◆ **Textauszug**:
********
Heike Piehler
Ulrich Gehret in Staufen
Die Galerie K zeigt in der Solo-Ausstellung Nota Visual – Visuelle Notizen Werke von Ulrich Gehret. Die Vernissage ist am 10. September 2021 um 19 Uhr. Der in seiner Wahlheimat Brasilien und in Berlin lebende Künstler ist ein leidenschaftlicher Vertreter der informellen, gegenstandslosen Malerei. Er entwickelt in seinen Bildern die Stilmittel des Informel weiter und treibt sie zu einem Finale, das keine weitere Steigerung mehr duldet.
********
◆ **Zeilenauszüge**:

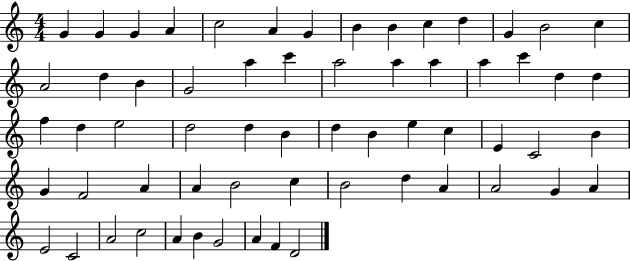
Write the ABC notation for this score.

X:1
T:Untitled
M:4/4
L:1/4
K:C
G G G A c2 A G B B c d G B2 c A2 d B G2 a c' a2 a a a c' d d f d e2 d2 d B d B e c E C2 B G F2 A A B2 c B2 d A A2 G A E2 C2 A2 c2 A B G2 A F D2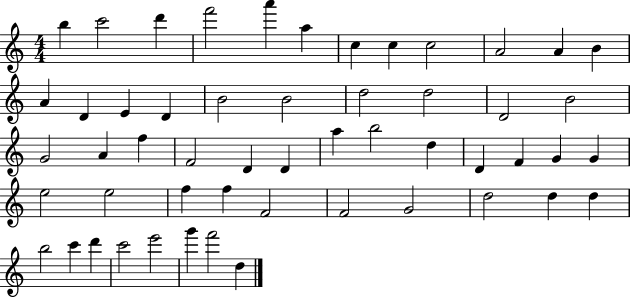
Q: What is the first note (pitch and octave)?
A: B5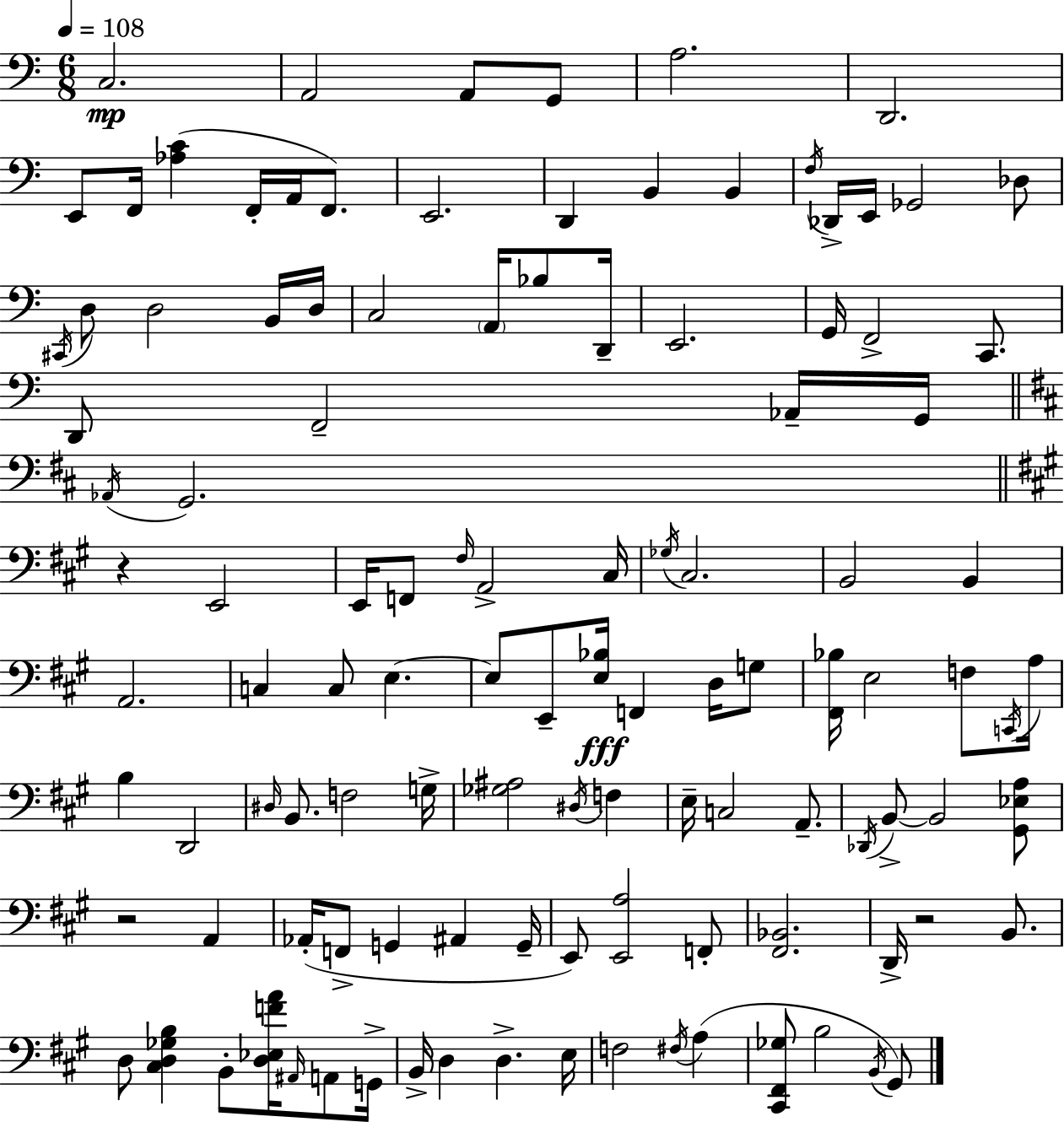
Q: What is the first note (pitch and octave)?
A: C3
********
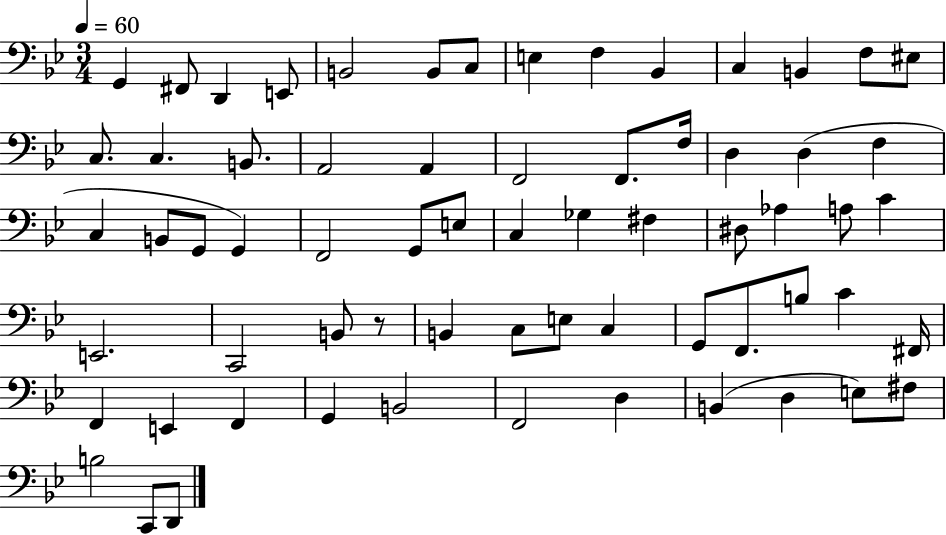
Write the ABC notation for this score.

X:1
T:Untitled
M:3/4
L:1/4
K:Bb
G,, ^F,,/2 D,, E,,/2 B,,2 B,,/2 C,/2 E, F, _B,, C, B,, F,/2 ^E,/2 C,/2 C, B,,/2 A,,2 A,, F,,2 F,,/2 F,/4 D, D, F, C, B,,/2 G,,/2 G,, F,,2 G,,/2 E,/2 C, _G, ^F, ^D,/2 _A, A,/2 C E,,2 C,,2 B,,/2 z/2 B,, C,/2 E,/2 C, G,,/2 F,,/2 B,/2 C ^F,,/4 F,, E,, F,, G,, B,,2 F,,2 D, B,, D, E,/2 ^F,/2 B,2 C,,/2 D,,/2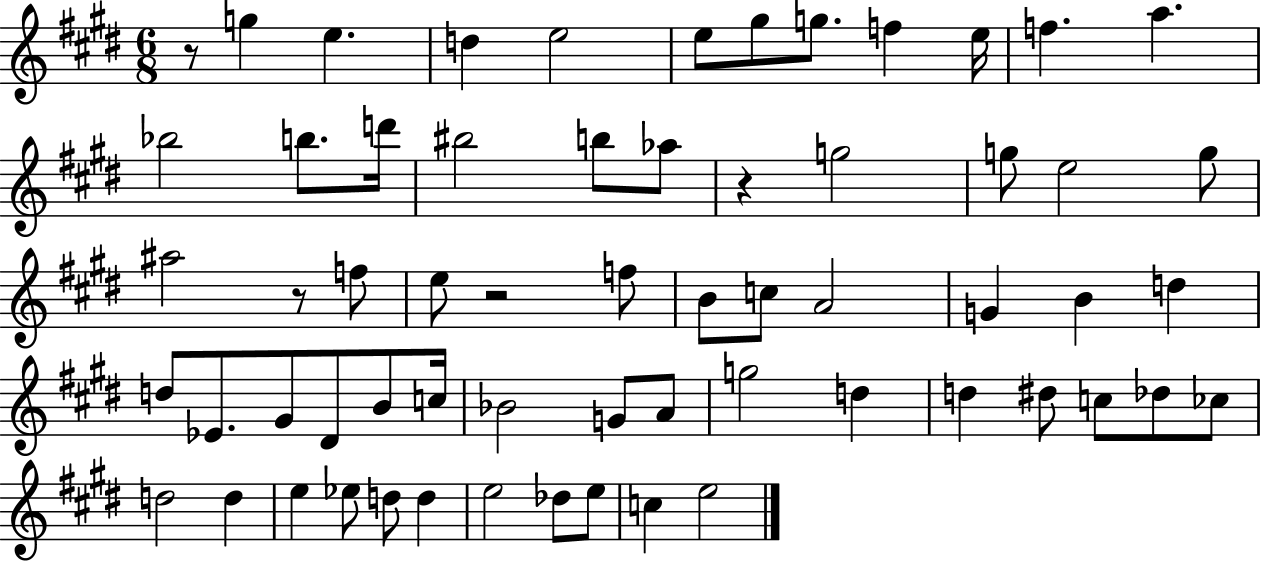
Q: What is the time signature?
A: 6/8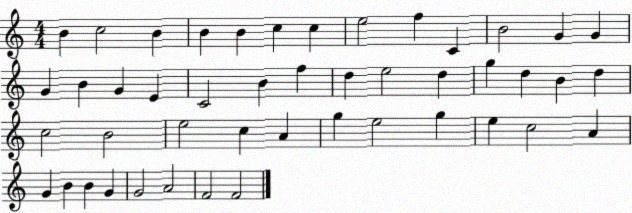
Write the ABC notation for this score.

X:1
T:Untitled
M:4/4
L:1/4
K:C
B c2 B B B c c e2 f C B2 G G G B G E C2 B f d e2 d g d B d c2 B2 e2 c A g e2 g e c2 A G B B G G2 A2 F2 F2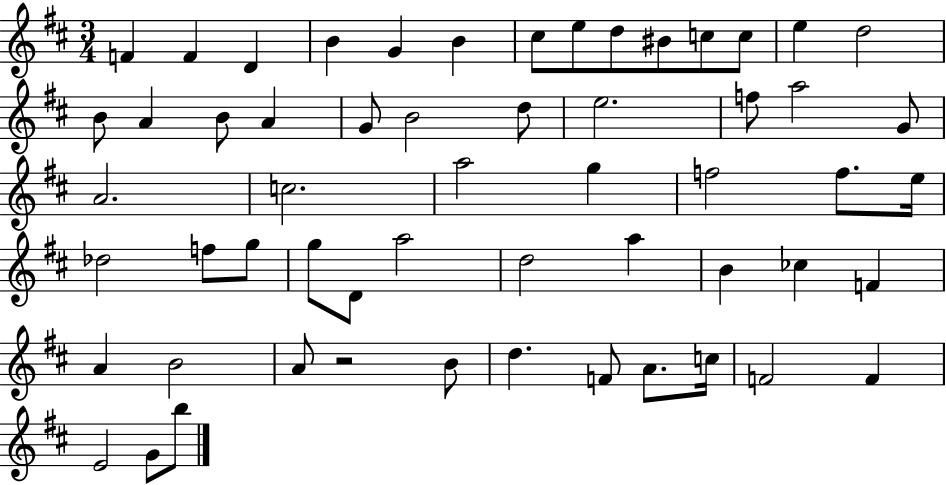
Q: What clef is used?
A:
********
◆ **Aufgabenstellung**:
Gib den Textauszug über die Ausstellung von Ulrich Gehret vollständig und wortgetreu wieder.

◆ **Ergebnis**:
Heike Piehler
Ulrich Gehret in Staufen
Die Galerie K zeigt in der Solo-Ausstellung Nota Visual – Visuelle Notizen Werke von Ulrich Gehret. Die Vernissage ist am 10. September 2021 um 19 Uhr. Der in seiner Wahlheimat Brasilien und in Berlin lebende Künstler ist ein leidenschaftlicher Vertreter der informellen, gegenstandslosen Malerei. Er entwickelt in seinen Bildern die Stilmittel des Informel weiter und treibt sie zu einem Finale, das keine weitere Steigerung mehr duldet.